As the Founding Chair of ServiceNation: Mission Serve, Gordon led the national effort to create partnerships between civilian service and military organizations that connect the two sectors in meaningful ways; address key issues for veterans, military families and active duty service members; and develop a new generation of leaders who can operate effectively in both service sectors to address the nation's most pressing security and policy challenges. Gordon, who was a member of the Leadership Council for Service Nation, worked with Ross Cohen, a fellow Princeton graduate and Army veteran, to create over 30 partnerships across the country that were inaugurated by First Lady Michelle Obama, and Jill Biden, on Veterans Day, November 11, 2009. ServiceNation: Mission Serve is now Got Your 6, a campaign of the Bob Woodruff Foundation focused on Veterans empowerment and bridging the civilian-military divide.

Throughout his life he has been involved in leadership, strategy, service, policymaking and education. From 1992 to 1993, as a White House Fellow, Gordon served in the White House as the Director of Special Operations for the Office of National Service and helped to found the AmeriCorps program. Before serving in the White House, he was the Special Assistant to three Secretaries of Veterans Affairs - the late Ed Derwinski and Jesse Brown; and Anthony Principi.

Gordon has spent considerable time abroad researching national service systems. He was a member of a U.S. citizen's delegation to Italy in 1997 to help reform Italy's national service system. In 2006, he was a member of the American Jewish Committee Task Force to recommended a new national service strategy for the United States.

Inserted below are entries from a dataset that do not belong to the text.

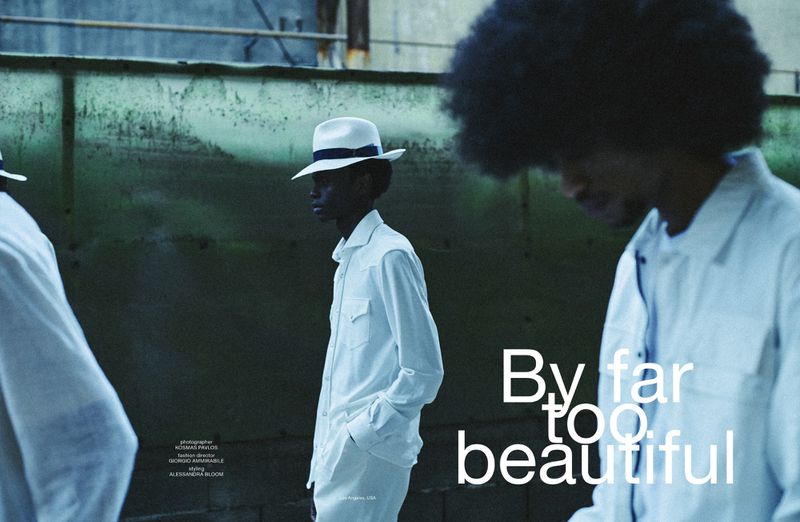 Three African-American men in white clothing and hats stand against a textured wall, bathed in cool-toned light, presenting a fashion editorial.
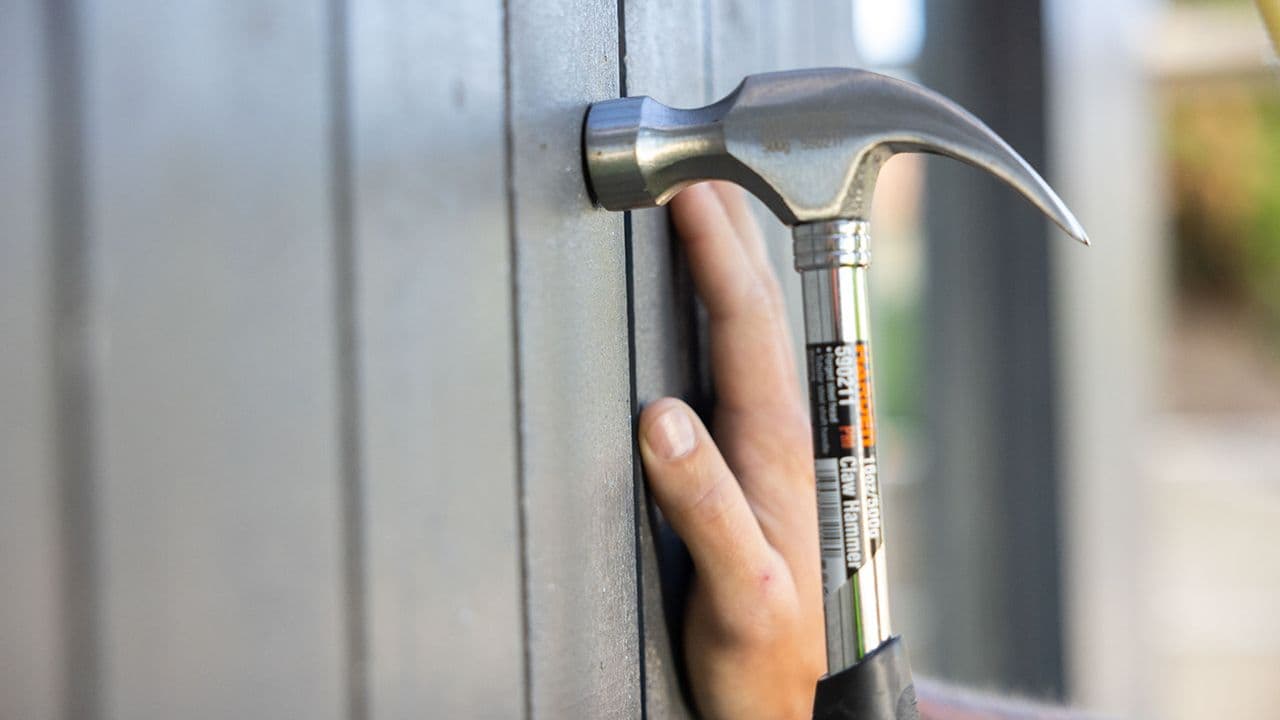 Hånd og hammer på kledning.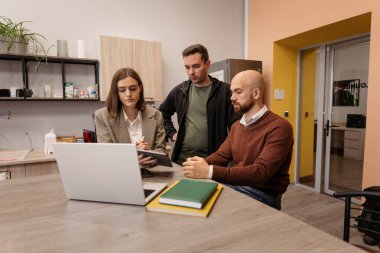 Ofiste dizüstü bilgisayarla bir projeyi tartışan üç meslektaşım var.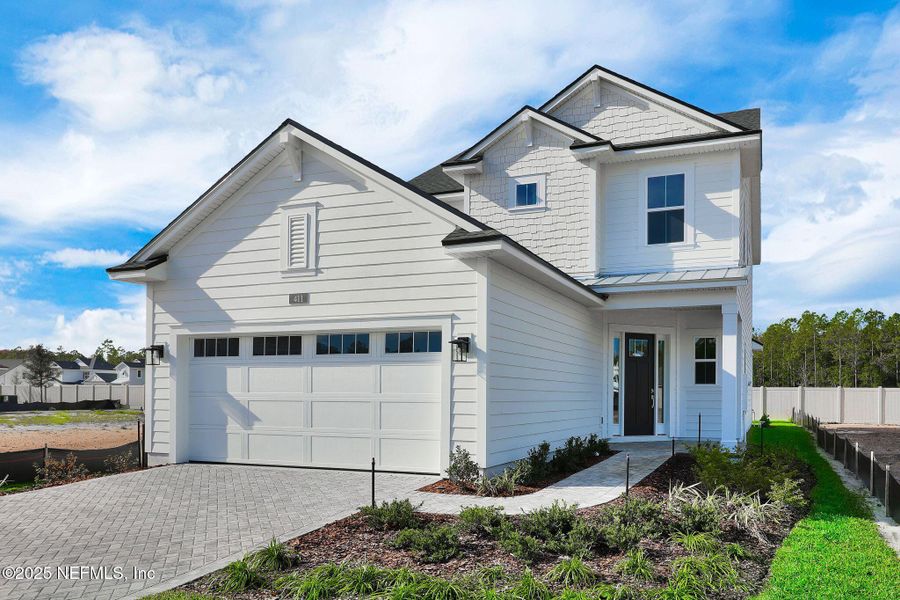 Front exterior of a new home in Seabrook Village at Seabrook, Ponte Vedra, FL, highlighting curb appeal (Image 19).
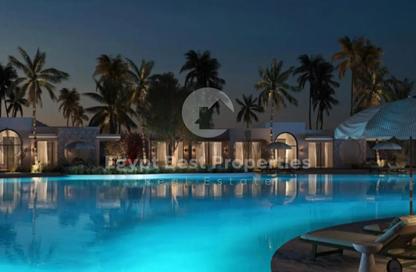 Villa - 4 Bedrooms - 4 Bathrooms for sale in Beit Al Bahr - Sidi Heneish - North Coast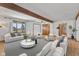 Bright living room featuring a modern design, hardwood floors, and an abundance of natural light at 298 Northridge Dr, Mooresville, IN 46158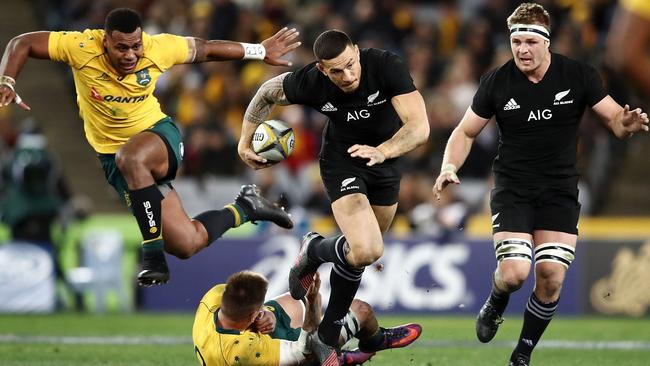 Sonny Bill Williams of the All Blacks makes a break against the Wallabies.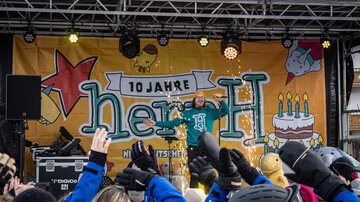 Ein Künstler steht auf der Bühne und begeistert das Publikum. Im Hintergrund sind Dekorationen für einen Jubiläumsfeier zu sehen.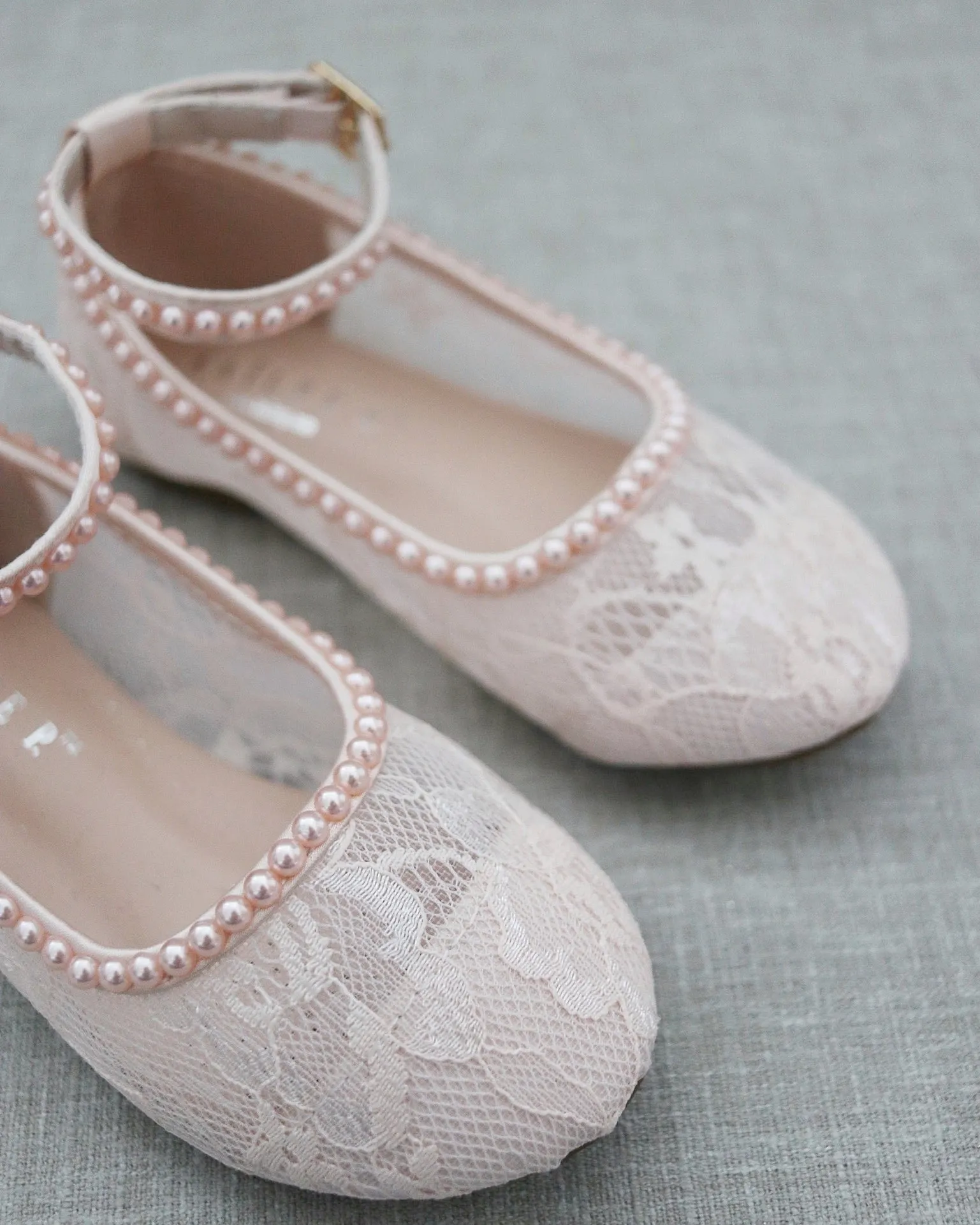 Pink lace ballet flats with mini pearls.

Gordon is a member of the French-American Foundation and selected to its Young Leaders Program from 1994 - 1996, and a former board member. He served as a Center for Public Management Fellow at the Brookings Institution in 1996, and is also a former President of the West Point-Highland Falls Rotary Club and the recipient of Rotary's Distinguished Presidential Citation. In 2006 he was the recipient of Princeton University's Edward P. Bullard Distinguished Alumnus Award, and he was the recipient of the Bernard Gill Urban Service-Learning Leadership Award from National Youth Leadership Council.

Gordon moved into the world of high technology after leaving government service, and was the Chief Strategy Officer of Upskill, a smart glasses software company headquartered in Vienna, Virginia; and Chief Global officer of Connected Living.

Gordon is a former board member of SeaChange Capital. He was the Practitioner in Residence at Princeton University's School of Public and International Affairs (SPIA) from 2007 to 2008, and was on SPIA's advisory council. He is an advisor to several technology startups, including Unite US and Warrior Centric Health. He is a board member of Grab the Torch, the Service Year Alliance, and AVID. In 2017 Gordon was the recipient of the Franklin Award by the National Conference on Citizenship.